How should I arrange to support multiple different compute capabilities when compiling my pipeline shader programs? Is there an automatic way to handle them as in CUDA?

The easiest way is to simply compile your PTX to the lowest supported streaming multiprocessor target which is SM 5.0 in OptiX 6 and newer.

See these threads.

You could also have multiple versions of your PTX code generated for the individual SM targets and check the SM version of the CUDA device and load the matching PTX input code, but I wouldn’t expect any dramatic performance changes from that
There actually have been cases where the OptiX PTX parser was not handling the newest SM versions.

OptiX parses your input PTX and recompiles it anyway and outputs intermediate code with the GPU’s SM target version.
Then the PTX assembler and SASS code generator inside the CUDA driver optimize that again to the final microcode.

The CUDA toolkit and display drivers should have more impact. For example CUDA 8.0 generated a lot better code than CUDA 7.5. And since the PTX assembler and microcode generator also ship with the display driver, as well as the OptiX core implementation and ray tracing drivers, you’d benefit from all optimizations in newer drivers automatically.

OK. Thanks for the tip!

Following up on this question: I have essentially the same code which may be called as a CUDA kernel or through optixLaunch. The PTX generated for for CUDA and OptiX look the same. However, I get different results from exactly the same input. After putting in a lot of print statements, it appears that the PTX is being converted to different SASS. In one case, the compiler is turning a SAXPY operation into an FMA (CUDA) but in the other (OptiX), it remains separate multiplication and add operations. In the PTX in both cases, the SAXPY is written out as separate multiplication and addition operations; so, it appears that the SASS generators are doing different things.

Is is possible to control the OptiX SASS generator? Or look at the SASS code it generates?

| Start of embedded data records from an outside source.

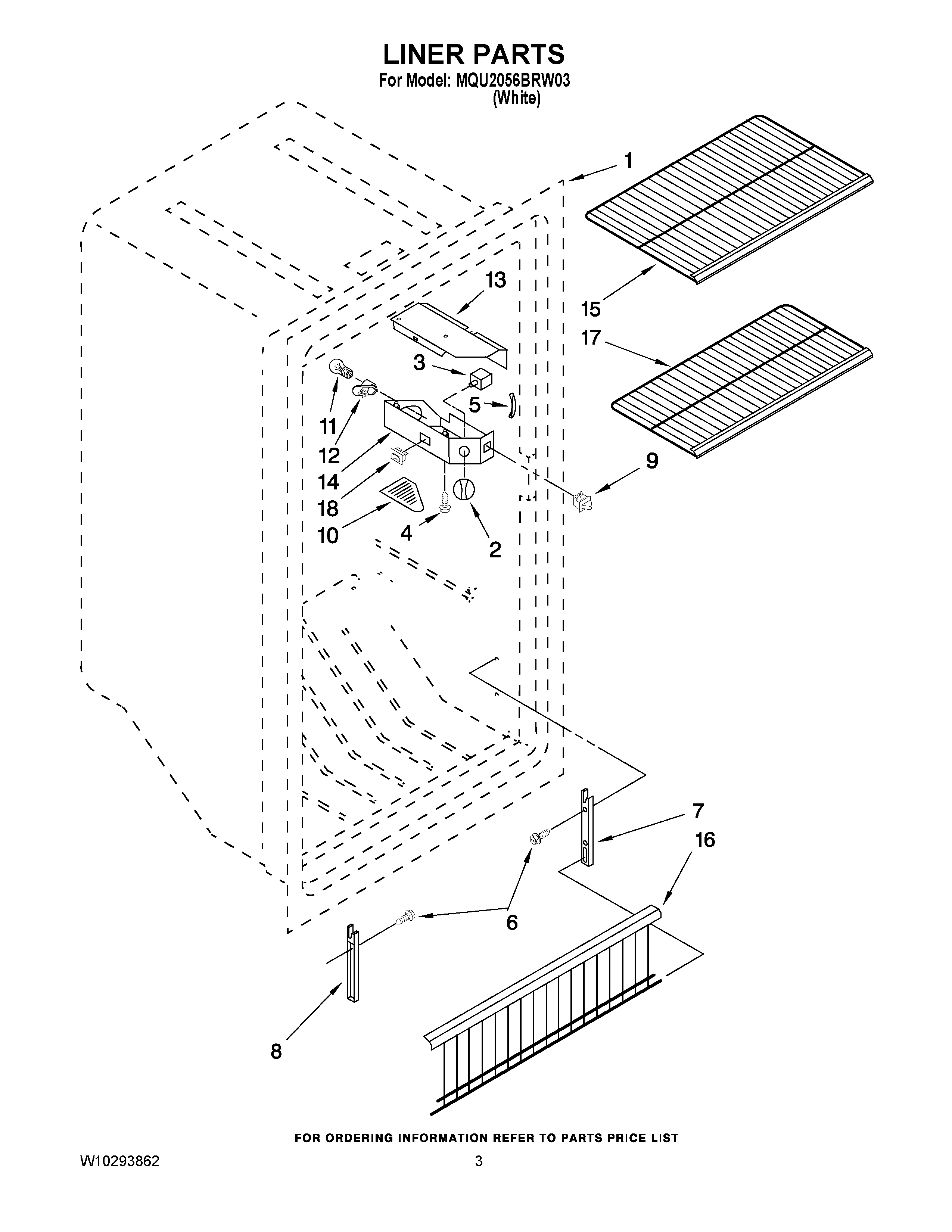 LINER PARTS
For Model: MQU2056BRW03
(White)

1
13
15
17
3
5
11
12
14
18
10
4
2
9
7
16
6
8

FOR ORDERING INFORMATION REFER TO PARTS PRICE LIST

W10293862

3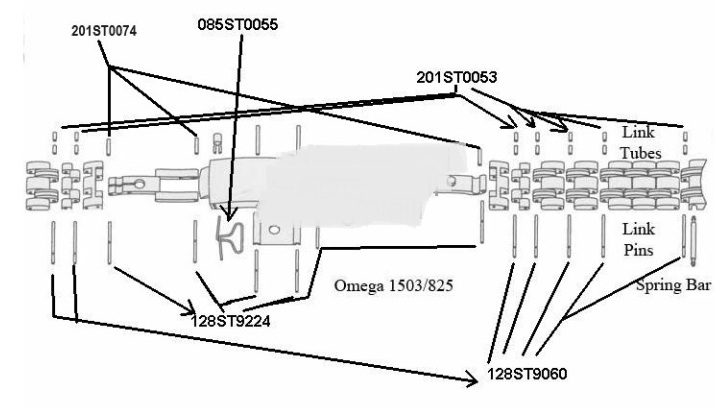 201ST0074
085ST0055
201ST0053
Link Tubes
Link Pins
Spring Bar
Omega 1503/825
128ST9224
128ST9060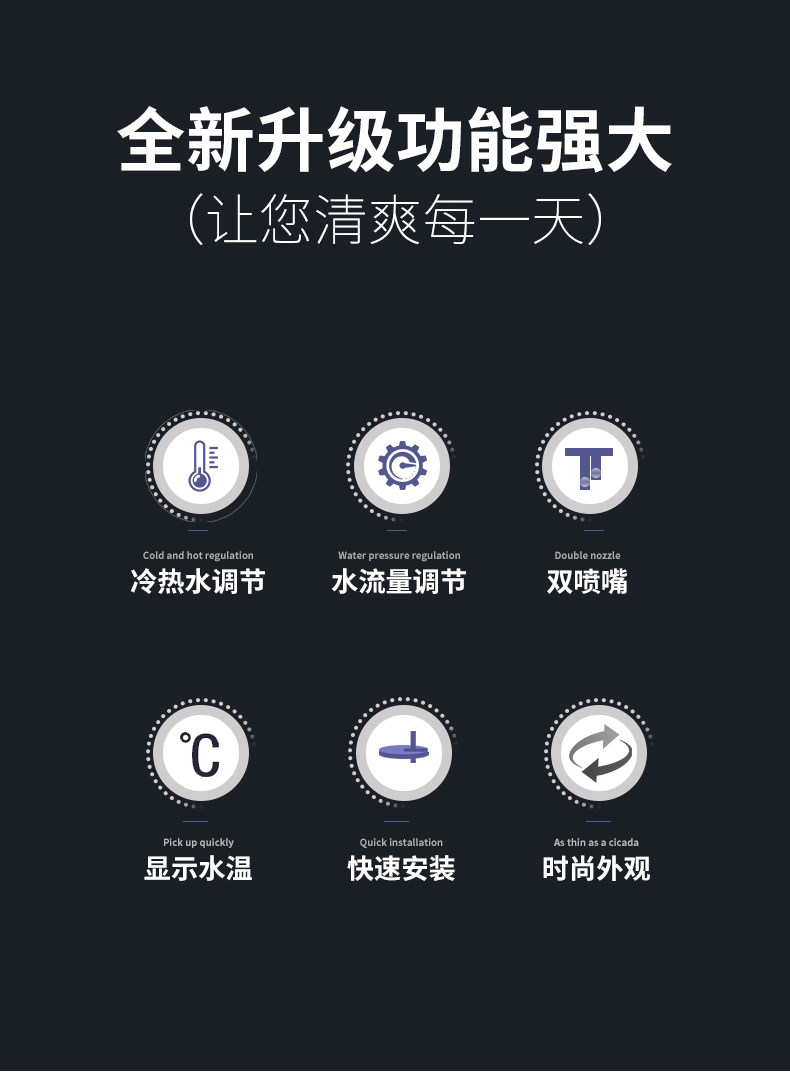 全新升级功能强大
(让您清爽每一天)

Cold and hot regulation
冷热水调节

Water pressure regulation
水流量调节

Double nozzle
双喷嘴

°C

Pick up quickly
显示水温

Quick installation
快速安装

As thin as a cicada
时尚外观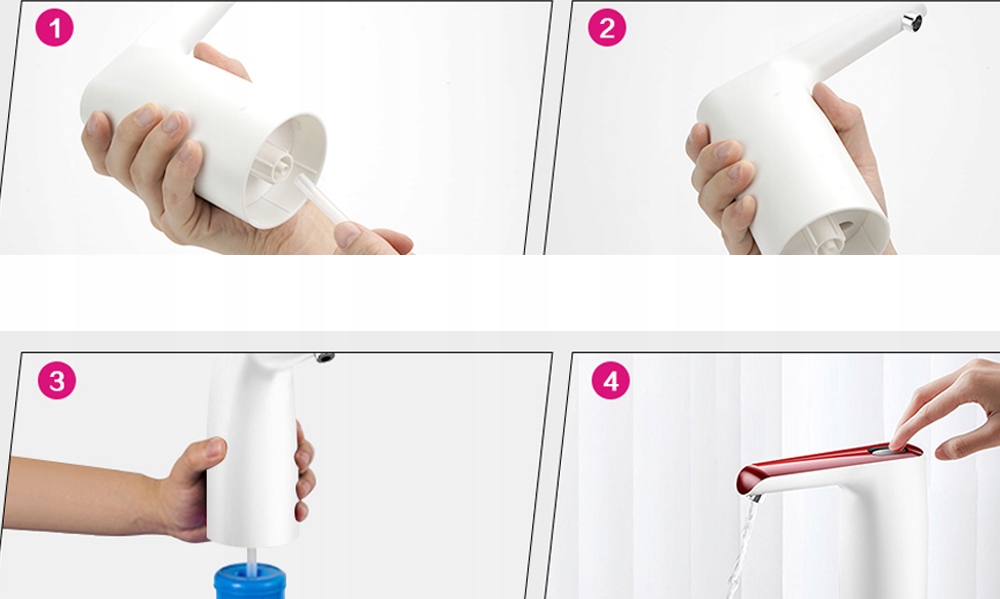 1

2

3

4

Yes, OptiX and CUDA are compiled differently, the function call ABIs are incompatible, and one cannot in general expect them to be identical at the instruction level. OptiX does not have an API to export the SASS, but you can use a debugger or Nsight Compute to inspect your kernel SASS. The fact that your OptiX kernel is failing to promote your multiply+add into an FMA could be a bug or oversight, there are some cases where we have to infer that it needs to happen, when the FMA is not explicit in your PTX. Are you able to share your kernel code that reproduces the issue with missing FMA? Please send it to the optix-help mailing list if you can.


I’ll see if I can simplify my code. What is the optix-help mailing list?

You can use the name of the list at nvidia dot com to send any files you’d like to share with us privately (I’m trying to avoid typing it out because we get spam sometimes). It’s also fine to DM one of us privately, or post here on the forum if you don’t care or would prefer to share publicly.


Got it :-)

After I looked at a couple of cases of differences in my code, I saw that all of the differences were related to SAXPY operations when it’s subtraction rather than addition (SAXMY?):
d = a * x - y
The PTX always shows a separate multiplication followed by the subtraction. In CUDA this is turned into an FMA instruction in the SASS, but OptiX seems to miss the opportunity.

I sent an example to the optix-help mailing list that I hope is helpful.